Job- und Konjunkturboom Deutschland läuft heiß

Die deutsche Konjunktur nimmt Tempo auf, Jobs gibt's in Hülle und Fülle. Alles gut, also? Nein, denn auch die Risiken für die Wirtschaft steigen.

Bauarbeiter in Frankfurt: Zeichen einer Überhitzung?
DPA

Bauarbeiter in Frankfurt: Zeichen einer Überhitzung?

Eine Kolumne von


Alles gut! Die Wirtschaft wächst, die Arbeitslosigkeit geht weiter zurück, die Löhne steigen, die Staatsschulden sinken. 2016 wird, zumindest für die deutsche Wirtschaft, ein gutes Jahr. Eine Prognose nach der anderen dürfte Deutschland in dieser Woche ein höchst befriedigendes Zeugnis ausstellen (am Montag ist die Commerzbank an der Reihe, am Mittwoch das Ifo-Institut, am Dienstag gibt's neue Daten zur Entwicklung der Eurozone). Sogar den Zuzug von weiteren anderthalb bis zwei Millionen Menschen wird die Volkswirtschaft ohne Blessuren wegstecken, schätzt die Bundesbank.

Alles gut? Zu übertriebener Selbstzufriedenheit besteht kein Anlass. Die traditionellen Treiber der deutschen Wirtschaft verlieren ihre Kraft: Die ausfuhrstarke Industrie trägt derzeit kaum noch zur Dynamik bei. Wichtige Auslandsmärkte, von der Eurozone bis China, stecken in ausgeprägten Schwächephasen. Zuletzt ist der Welthandel sogar geschrumpft. Keine gute Ausgangslage für die Industrie. Die trüben Aussichten auf den Weltmärkten drücken auf die Stimmung: Umfragen des Ifo-Instituts zeigen, dass die Industrieunternehmen nicht gerade in Partylaune sind.

Das deutsche Geschäftsmodell funktioniert nicht mehr wie früher. Wenn die Globalisierung auf dem Rückschritt ist, wenn Schwellenländer nicht mehr so schnell wachsen, wenn sich die Terrorangst in Managerköpfen festsetzt, dann ist die offene bundesrepublikanische Volkswirtschaft davon stärker betroffen als andere führende Wirtschaftsnationen.

Die größten Risiken für die Konjunktur liegen in der globalen Großwetterlage.
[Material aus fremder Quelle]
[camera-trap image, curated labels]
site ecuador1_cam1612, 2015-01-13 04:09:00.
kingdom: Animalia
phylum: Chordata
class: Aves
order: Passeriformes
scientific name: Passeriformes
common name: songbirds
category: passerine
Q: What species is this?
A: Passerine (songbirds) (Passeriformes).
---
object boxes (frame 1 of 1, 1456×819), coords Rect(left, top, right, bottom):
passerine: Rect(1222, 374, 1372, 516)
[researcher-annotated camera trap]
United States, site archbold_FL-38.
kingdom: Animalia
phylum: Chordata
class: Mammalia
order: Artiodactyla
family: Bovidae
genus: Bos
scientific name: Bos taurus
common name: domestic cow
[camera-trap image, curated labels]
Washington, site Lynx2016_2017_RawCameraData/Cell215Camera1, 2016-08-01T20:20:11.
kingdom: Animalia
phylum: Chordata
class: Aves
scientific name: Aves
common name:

Gängige Prognosen gehen davon aus, dass sich der Welthandel erholt, dass die Schwellenländer sich rasch wieder stabilisieren und dass die Eurozone sich irgendwie weiter durchwurschelt. Aber all das ist keineswegs sicher (achten Sie auf die neuen Exportzahlen am Mittwoch).

Verdeckte Gefahren

Verdeckt werden die Gefahren durch die freigiebige Wirtschaftspolitik. Das billige Geld der Europäischen Zentralbank kommt gerade Deutschland zugute: Die niedrigsten Zinsen seit Generationen und der schwache Euro sorgen für günstige Bedingungen. Auch die Regierung gibt wieder mehr Geld aus: Ausgabenprogramme zur Bewältigung der Flüchtlingskrise stützen die Konjunktur; um 0,5 Prozent soll allein aus diesem Grund das Bruttoinlandsprodukt (BIP) im kommenden Jahr steigen.

Insgesamt soll das BIP, falls nichts schiefgeht, 2016 und 2017 sogar jeweils um knapp zwei Prozent zulegen. Das klingt gut. Aber hinter dieser Zahl verbirgt sich eine gravierende Verschiebung im deutschen Wirtschaftsgefüge: Statt hochproduktiver Industriebranchen treiben nun binnenwirtschaftliche Branchen das Wachstum.

Wegen der Schwäche auf dem Weltmarkt haben die verarbeitenden Unternehmen im vergangenen halben Jahr ihre Investitionen zurückgefahren. So dürfte es weitergehen, falls eine globale Erholung ausbleibt. Währenddessen erlebt Deutschland eine binnenwirtschaftliche Blüte. Wegen der guten Beschäftigungslage steigen die Löhne. Niedrige Zinsen befördern den Wohnungsbau. Für den Moment ist das kein Problem, wohl aber, falls sich dieser Trend verfestigt.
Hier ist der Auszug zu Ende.